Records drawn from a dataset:
◇ ◇ ◇

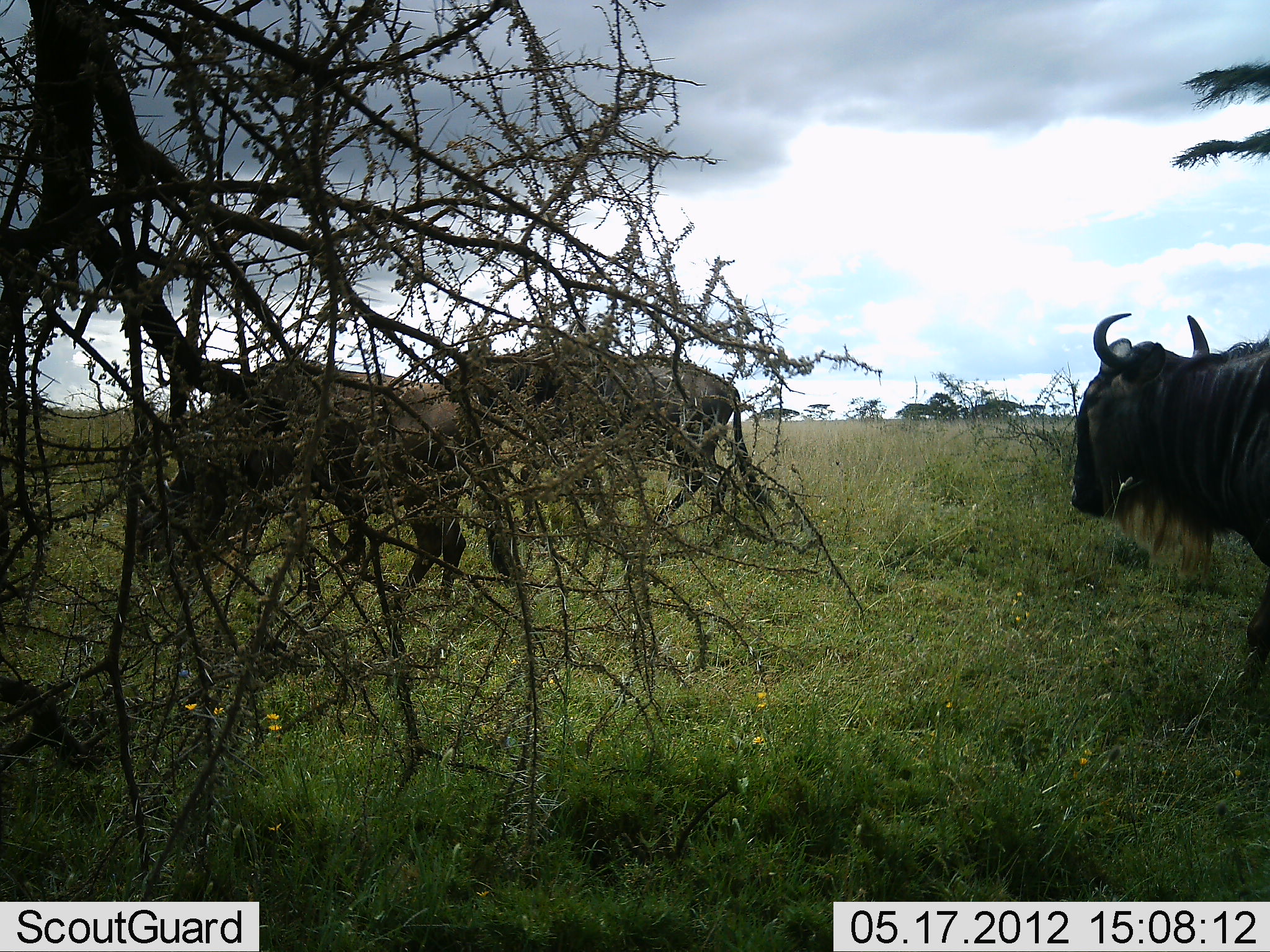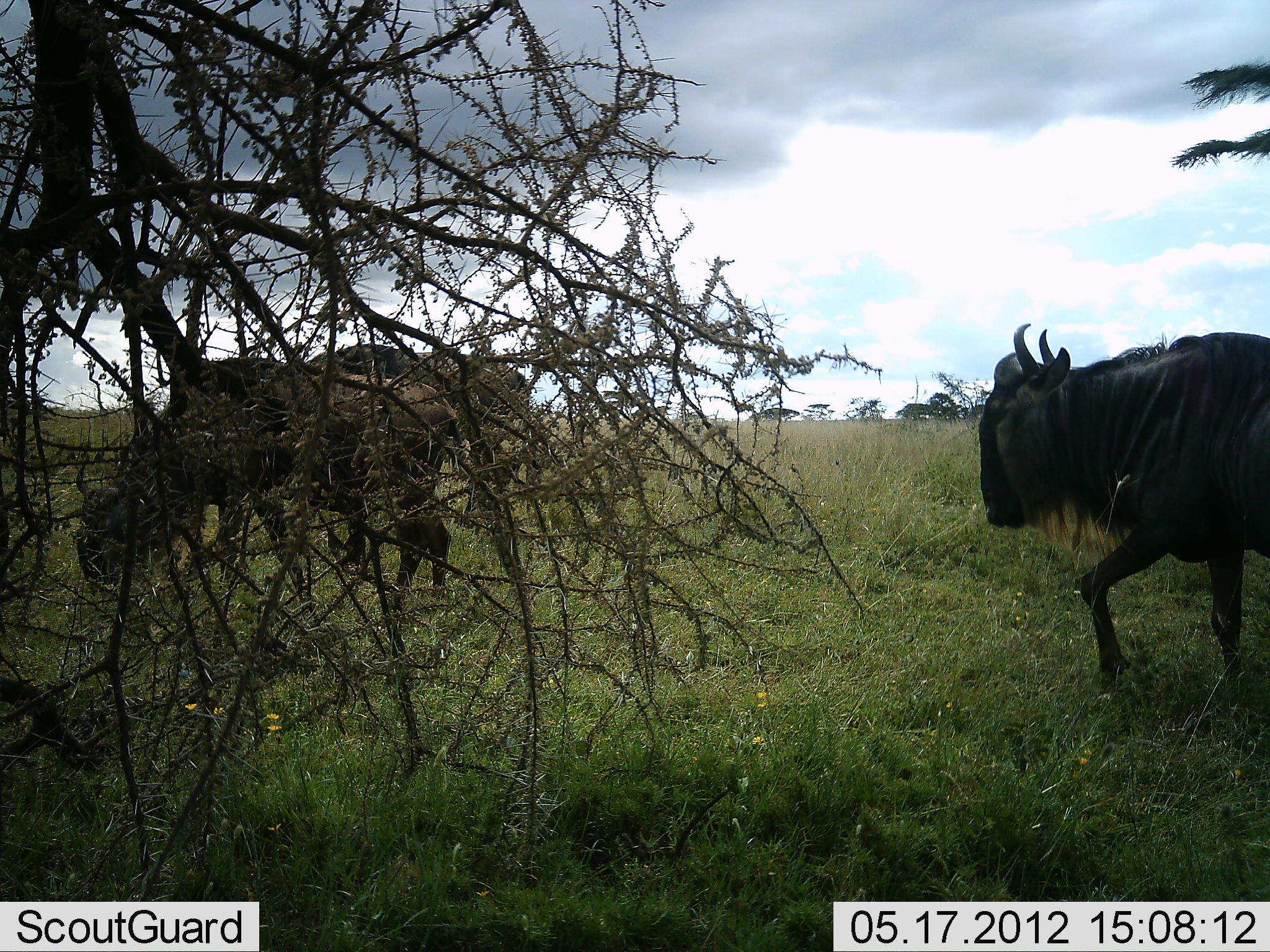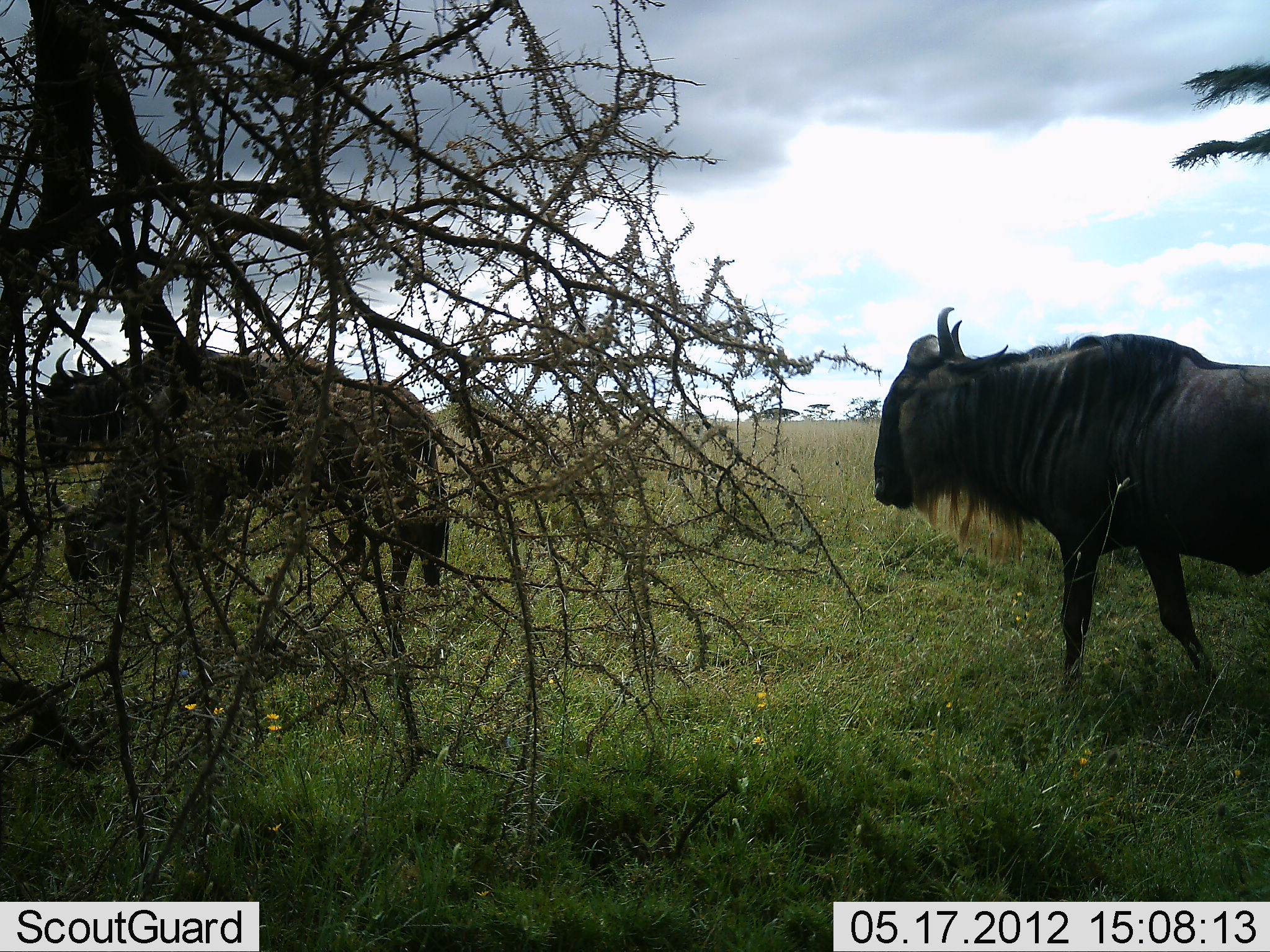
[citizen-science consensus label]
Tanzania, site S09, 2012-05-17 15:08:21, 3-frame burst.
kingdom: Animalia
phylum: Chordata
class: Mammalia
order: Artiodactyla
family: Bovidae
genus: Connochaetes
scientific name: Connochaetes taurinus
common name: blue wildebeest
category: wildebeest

◇ ◇ ◇

## The task
With the pictures set aside, please write out all of the records above exactly.

## Solution for this exercise
[citizen-science consensus label]
Tanzania, site S09, 2012-05-17 15:08:21, 3-frame burst.
kingdom: Animalia
phylum: Chordata
class: Mammalia
order: Artiodactyla
family: Bovidae
genus: Connochaetes
scientific name: Connochaetes taurinus
common name: blue wildebeest
category: wildebeest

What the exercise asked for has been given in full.